Le parole contro la corruzione: "Una società corrotta puzza" e l'appello ai criminali: "Convertitevi". Sono questi i momenti salienti della visita di Papa Francesco a Napoli. Una giornata iniziata, dopo un momento di preghiera al santuario di Pompei, con un incontro con gli abitanti di Scampia: "Voi - ha detto il pontefice - appartenete a un popolo dalla lunga storia, attraversata da vicende complesse e drammatiche. La vita a Napoli non è mai stata facile, però non è mai stata triste. E' questa la vostra grande risorsa: la gioia, l'allegria (FOTO).


"La società corrotta puzza" - Da Francesco, che ha incontrato i fedeli in una gremita piazza Giovanni Paolo I, anche un messaggio rivolto ai migranti: "Sono di seconda classe? Dobbiamo far sentire loro che sono come noi, cittadini. Tutti siamo migranti in questa terra" e parole dure sulla corruzione. "La corruzione 'spuzza' - dice - la società corrotta puzza e un cristiano che fa entrare dentro di sé la corruzione non è cristiano, puzza". 
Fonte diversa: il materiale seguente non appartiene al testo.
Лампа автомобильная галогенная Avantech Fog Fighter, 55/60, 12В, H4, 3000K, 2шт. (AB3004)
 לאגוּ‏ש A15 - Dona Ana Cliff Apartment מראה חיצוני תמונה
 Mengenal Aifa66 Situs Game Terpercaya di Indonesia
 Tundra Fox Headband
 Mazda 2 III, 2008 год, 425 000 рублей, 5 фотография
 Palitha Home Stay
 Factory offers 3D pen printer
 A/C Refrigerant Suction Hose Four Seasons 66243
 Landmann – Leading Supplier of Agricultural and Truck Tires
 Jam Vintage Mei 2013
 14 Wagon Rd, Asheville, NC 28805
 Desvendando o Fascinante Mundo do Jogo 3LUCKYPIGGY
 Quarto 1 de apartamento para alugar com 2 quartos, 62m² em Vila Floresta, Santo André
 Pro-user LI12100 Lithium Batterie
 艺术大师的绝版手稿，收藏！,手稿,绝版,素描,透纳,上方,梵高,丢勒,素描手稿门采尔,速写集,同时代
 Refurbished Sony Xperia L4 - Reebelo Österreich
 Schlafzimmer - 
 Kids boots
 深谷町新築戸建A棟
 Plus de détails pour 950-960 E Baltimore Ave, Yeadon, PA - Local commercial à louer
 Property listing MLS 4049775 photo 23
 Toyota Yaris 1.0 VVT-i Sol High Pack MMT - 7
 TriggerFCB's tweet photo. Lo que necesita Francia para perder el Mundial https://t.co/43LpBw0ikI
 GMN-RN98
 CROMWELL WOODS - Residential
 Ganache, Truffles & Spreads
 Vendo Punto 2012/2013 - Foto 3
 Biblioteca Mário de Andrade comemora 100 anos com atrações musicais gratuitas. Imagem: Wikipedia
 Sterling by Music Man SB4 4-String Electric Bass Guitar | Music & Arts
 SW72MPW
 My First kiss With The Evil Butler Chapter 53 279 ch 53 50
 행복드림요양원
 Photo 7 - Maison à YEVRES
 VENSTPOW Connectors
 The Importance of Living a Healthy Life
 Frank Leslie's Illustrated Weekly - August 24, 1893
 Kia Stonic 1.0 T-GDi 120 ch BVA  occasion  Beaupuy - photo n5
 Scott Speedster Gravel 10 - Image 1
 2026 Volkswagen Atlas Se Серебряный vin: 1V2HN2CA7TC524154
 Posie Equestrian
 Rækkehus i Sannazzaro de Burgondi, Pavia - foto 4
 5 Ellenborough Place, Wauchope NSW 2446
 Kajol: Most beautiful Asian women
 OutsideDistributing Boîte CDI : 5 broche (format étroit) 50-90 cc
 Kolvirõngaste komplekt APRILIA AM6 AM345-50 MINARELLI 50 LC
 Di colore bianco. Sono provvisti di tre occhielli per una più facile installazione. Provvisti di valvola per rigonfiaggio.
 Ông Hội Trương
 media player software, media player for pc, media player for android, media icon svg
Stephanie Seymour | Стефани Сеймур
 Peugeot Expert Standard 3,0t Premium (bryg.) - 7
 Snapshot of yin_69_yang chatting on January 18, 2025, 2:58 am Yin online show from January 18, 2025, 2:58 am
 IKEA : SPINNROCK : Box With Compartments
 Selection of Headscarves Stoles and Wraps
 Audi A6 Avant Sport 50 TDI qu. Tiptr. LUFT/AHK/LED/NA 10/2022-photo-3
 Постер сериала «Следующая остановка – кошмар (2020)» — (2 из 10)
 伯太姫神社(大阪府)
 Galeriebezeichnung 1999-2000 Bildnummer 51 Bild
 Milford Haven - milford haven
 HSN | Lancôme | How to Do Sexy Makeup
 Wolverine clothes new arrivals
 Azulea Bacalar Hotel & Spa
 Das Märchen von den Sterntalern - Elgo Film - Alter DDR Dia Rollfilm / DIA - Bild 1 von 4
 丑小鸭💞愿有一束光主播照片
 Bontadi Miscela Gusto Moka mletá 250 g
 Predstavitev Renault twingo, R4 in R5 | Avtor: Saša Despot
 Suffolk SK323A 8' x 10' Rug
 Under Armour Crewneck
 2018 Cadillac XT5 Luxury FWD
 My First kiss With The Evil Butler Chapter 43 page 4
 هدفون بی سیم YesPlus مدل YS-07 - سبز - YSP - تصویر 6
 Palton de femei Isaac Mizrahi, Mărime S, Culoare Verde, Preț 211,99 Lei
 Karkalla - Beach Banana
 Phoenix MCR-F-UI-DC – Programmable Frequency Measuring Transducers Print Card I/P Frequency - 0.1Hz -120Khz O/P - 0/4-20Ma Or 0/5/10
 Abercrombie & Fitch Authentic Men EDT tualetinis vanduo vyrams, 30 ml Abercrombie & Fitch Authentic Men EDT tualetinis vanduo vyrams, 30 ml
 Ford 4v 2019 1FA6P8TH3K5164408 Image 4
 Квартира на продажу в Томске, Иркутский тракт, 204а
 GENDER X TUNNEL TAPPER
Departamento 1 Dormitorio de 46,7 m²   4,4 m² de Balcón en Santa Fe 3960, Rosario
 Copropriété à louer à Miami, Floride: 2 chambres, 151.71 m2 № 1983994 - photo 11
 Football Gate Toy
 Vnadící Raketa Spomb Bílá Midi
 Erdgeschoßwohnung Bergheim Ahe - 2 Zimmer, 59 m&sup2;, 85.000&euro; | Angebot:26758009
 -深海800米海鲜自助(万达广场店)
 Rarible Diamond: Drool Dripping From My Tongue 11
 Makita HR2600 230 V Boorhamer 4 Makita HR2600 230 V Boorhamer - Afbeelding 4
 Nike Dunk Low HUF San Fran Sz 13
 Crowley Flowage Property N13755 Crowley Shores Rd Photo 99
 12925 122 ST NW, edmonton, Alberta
"Lavoro nero e sottopagato è schiavitù" - Da Bergoglio inoltre un riferimento ai temi, a lui cari, del lavoro e della disoccupazione. "La mancanza di lavoro - ha detto - ruba la dignità", e bisogna "lottare per difenderla", mentre il lavoro "nero" e sottopagato è "schiavitù" e "sfruttamento delle persone".
Alla fine del suo discorso ha salutato le migliaia di fedeli in dialetto napoletano: "'A Maronna v'accumpagne" (VIDEO).

L'appello ai criminali: "Convertitevi" - Dopo l'incontro con gli abitanti di Scampia, Francesco ha voluto attraversare le vie del centro in "papamobile" per arrivare in Piazza del Plebiscito, dove ha celebrato la messa solenne. Qui un nuovo duro monito di Bergoglio contro la criminalità organizzata: "La corruzione e la delinquenza non sfigurino il volto di questa bella città. Ai criminali e a tutti i loro complici io umilmente oggi, come un fratello, ripeto: convertitevi all'amore e alla giustizia".



S. Gennaro, il cardinale Sepe: "Il sangue si è sciolto a metà" -
La giornata napoletana di Papa Francesco è proseguita con la visita al carcere di Poggioreale e il pranzo con una rappresentanza dei detenuti, tra cu dieci transessuali. Dopo la sosta al vescovado, il Pontefice è stato nel Duomo per l'incontro con il clero e la venerazione delle reliquie di San Gennaro. Qui, secondo quanto riferito dal cardinale Sepe, si sarebbe "sciolto a metà" il sangue di San Gennaro. Il presunto fenomeno non si era verificato nelle visite di Giovanni Paolo II e Benedetto XVI.